Passage to read:
>>>

What is a Structured Settlement Example?

The typical structured settlement arises and is structured as follows: An injured party (the claimant) settles a tort suit with the defendant (or its insurance carrier) pursuant to a settlement agreement that provides that, in exchange for the claimant’s securing the dismissal of the lawsuit, the defendant (or, more commonly, its insurer) agrees to make a series of periodic payments over time.

The insurer, a property/casualty insurance company, thus finds itself with a long-term payment obligation to the claimant. To fund this obligation, the property/casualty insurer generally takes one of two typical approaches: It either purchases an annuity from a life insurance company (an arrangement called a “buy and hold” case) or it assigns (or, more properly, delegates) its periodic payment obligation to a third party which in turn purchases an annuity (which arrangement is called an “assigned case”).

In an unassigned case, the property/casualty insurer retains the periodic payment obligation and funds it by purchasing an annuity from a life insurance company, thereby offsetting its obligation with a matching asset. The payment stream purchased under the annuity matches exactly, in timing and amounts, the periodic payments agreed to in the settlement agreement. The property/casualty company owns the annuity and names the claimant as the payee under the annuity, thereby directing the annuity issuer to send payments directly to the claimant. If any of the periodic payments are life-contingent (i.e., the obligation to make a payment is contingent on someone continuing to be alive), then the claimant (or whoever is determined to be the measuring life) is named as the annuitant or measuring life under the annuity.

<<<

Given entries:

>>>

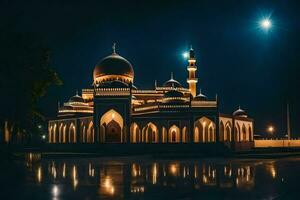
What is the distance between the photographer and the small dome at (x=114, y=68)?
56228 mm

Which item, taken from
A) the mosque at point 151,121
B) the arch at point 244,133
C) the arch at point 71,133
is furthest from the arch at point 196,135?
the arch at point 71,133

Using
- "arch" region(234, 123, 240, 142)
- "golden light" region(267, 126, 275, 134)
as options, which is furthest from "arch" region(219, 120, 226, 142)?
"golden light" region(267, 126, 275, 134)

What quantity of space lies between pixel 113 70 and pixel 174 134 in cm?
1444

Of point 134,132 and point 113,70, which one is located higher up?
point 113,70

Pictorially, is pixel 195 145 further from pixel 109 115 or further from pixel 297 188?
pixel 297 188

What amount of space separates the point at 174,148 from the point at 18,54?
21076mm

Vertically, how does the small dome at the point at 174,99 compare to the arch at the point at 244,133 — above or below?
above

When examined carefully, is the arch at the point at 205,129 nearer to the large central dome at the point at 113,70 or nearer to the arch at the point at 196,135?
the arch at the point at 196,135

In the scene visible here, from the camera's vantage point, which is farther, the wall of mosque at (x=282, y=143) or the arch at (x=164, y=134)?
the wall of mosque at (x=282, y=143)

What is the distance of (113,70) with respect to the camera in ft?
185

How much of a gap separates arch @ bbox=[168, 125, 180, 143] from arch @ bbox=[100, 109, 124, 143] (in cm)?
572

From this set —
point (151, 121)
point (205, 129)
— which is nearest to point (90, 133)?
point (151, 121)

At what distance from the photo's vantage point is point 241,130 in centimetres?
5422

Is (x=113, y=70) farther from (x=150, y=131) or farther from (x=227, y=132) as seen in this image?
(x=227, y=132)
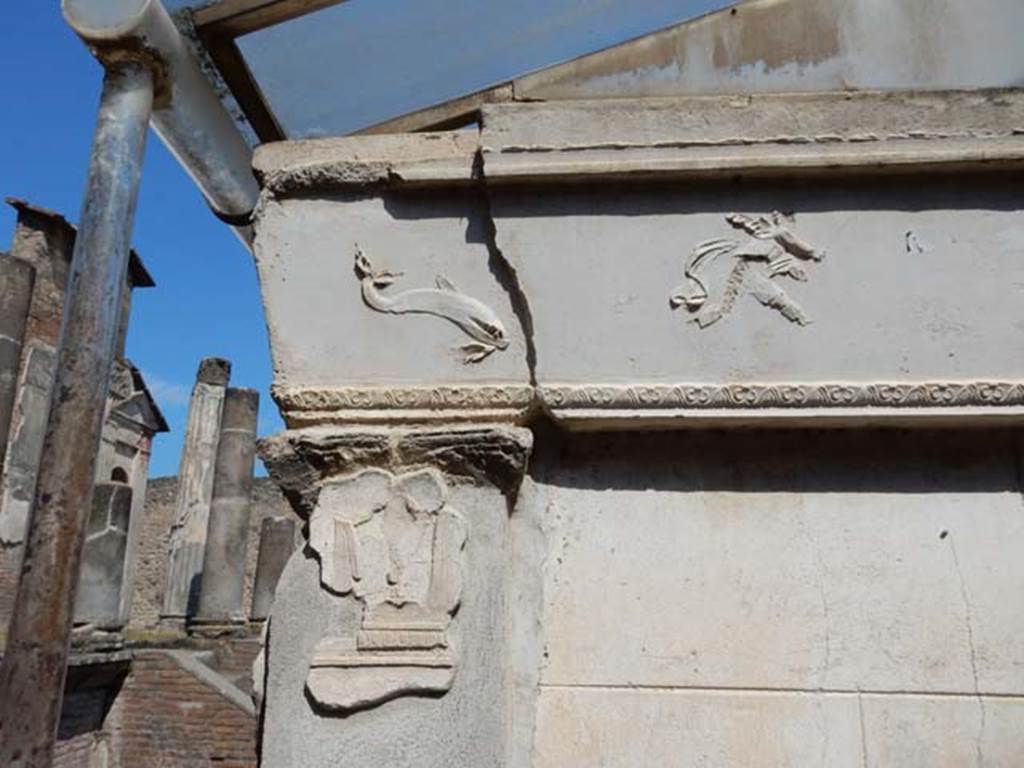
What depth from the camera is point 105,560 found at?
30.6 ft

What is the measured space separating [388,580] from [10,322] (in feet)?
29.4

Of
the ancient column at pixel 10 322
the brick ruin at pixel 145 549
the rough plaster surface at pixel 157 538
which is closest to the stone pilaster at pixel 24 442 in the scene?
the brick ruin at pixel 145 549

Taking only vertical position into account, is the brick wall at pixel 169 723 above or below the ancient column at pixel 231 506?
below

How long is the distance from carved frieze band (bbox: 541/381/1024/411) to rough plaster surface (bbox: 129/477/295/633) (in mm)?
20399

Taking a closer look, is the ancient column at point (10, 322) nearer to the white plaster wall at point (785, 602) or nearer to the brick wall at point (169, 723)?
the brick wall at point (169, 723)

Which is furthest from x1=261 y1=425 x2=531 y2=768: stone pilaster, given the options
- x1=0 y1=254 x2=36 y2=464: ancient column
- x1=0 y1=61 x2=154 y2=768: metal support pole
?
x1=0 y1=254 x2=36 y2=464: ancient column

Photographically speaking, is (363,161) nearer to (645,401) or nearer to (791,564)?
(645,401)

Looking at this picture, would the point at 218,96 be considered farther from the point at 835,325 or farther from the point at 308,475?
the point at 835,325

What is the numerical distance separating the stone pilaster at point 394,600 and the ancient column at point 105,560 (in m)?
7.53

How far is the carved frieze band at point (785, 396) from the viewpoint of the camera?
2.05 m

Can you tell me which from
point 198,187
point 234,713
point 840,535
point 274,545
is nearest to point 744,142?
point 840,535

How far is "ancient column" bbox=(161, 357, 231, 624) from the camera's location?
48.1 ft

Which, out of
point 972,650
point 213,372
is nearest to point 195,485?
point 213,372

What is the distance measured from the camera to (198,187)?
10.6 feet
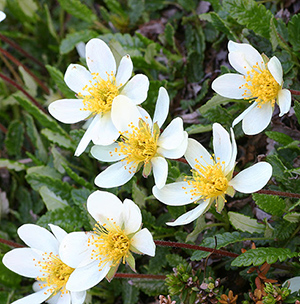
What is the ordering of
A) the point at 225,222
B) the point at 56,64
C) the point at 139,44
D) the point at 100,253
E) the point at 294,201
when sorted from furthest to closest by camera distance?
the point at 56,64 < the point at 139,44 < the point at 225,222 < the point at 294,201 < the point at 100,253

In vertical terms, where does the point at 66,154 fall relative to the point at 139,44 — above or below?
below

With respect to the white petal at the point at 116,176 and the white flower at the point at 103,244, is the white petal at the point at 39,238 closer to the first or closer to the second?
the white flower at the point at 103,244

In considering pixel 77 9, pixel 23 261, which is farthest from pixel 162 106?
pixel 77 9

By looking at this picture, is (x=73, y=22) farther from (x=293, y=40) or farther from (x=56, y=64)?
(x=293, y=40)

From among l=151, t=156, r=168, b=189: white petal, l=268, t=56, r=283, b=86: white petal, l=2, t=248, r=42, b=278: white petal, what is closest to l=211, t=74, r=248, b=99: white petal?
l=268, t=56, r=283, b=86: white petal

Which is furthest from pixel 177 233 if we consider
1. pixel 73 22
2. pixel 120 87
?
pixel 73 22

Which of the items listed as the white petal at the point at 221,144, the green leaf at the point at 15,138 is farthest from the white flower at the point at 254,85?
the green leaf at the point at 15,138
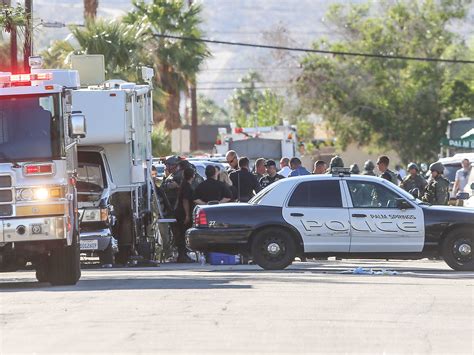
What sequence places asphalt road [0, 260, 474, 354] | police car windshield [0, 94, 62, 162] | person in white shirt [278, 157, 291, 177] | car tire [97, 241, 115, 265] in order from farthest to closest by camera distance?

<<<

Work to be completed:
Continue the passage on structured settlements, starting right after its last sentence.

Answer to this problem:
In an assigned case, the property/casualty company does not wish to retain the long-term periodic payment obligation on its books. Accordingly, the property/casualty insurer transfers the obligation, through a legal device called a qualified assignment, to a third party. The third party, called an assignment company, will require the property/casualty company to pay it an amount sufficient to enable it to buy an annuity that will fund its newly accepted periodic payment obligation. If the claimant consents to the transfer of the periodic payment obligation (either in the settlement agreement or, failing that, in a special form of qualified assignment known as a qualified assignment and release), the defendant and/or its property/casualty company has no further liability to make the periodic payments.

This method of substituting the obligor is desirable for property/casualty companies that do not want to retain the periodic payment obligation on their books. Typically, an assignment company is an affiliate of the life insurance company from which the annuity is purchased.

An assignment is said to be “qualified” if it satisfies the criteria set forth in Internal Revenue Code Section 130. Qualification of the assignment is important to assignment companies because without it the amount they receive to induce them to accept periodic payment obligations would be considered income for federal income tax purposes. If an assignment qualifies under Section 130, however, the amount received is excluded from the income of the assignment company. Section 130 was enacted to encourage assigned cases; without it, assignment companies would owe federal income taxes but would typically have no source from which to make the payments.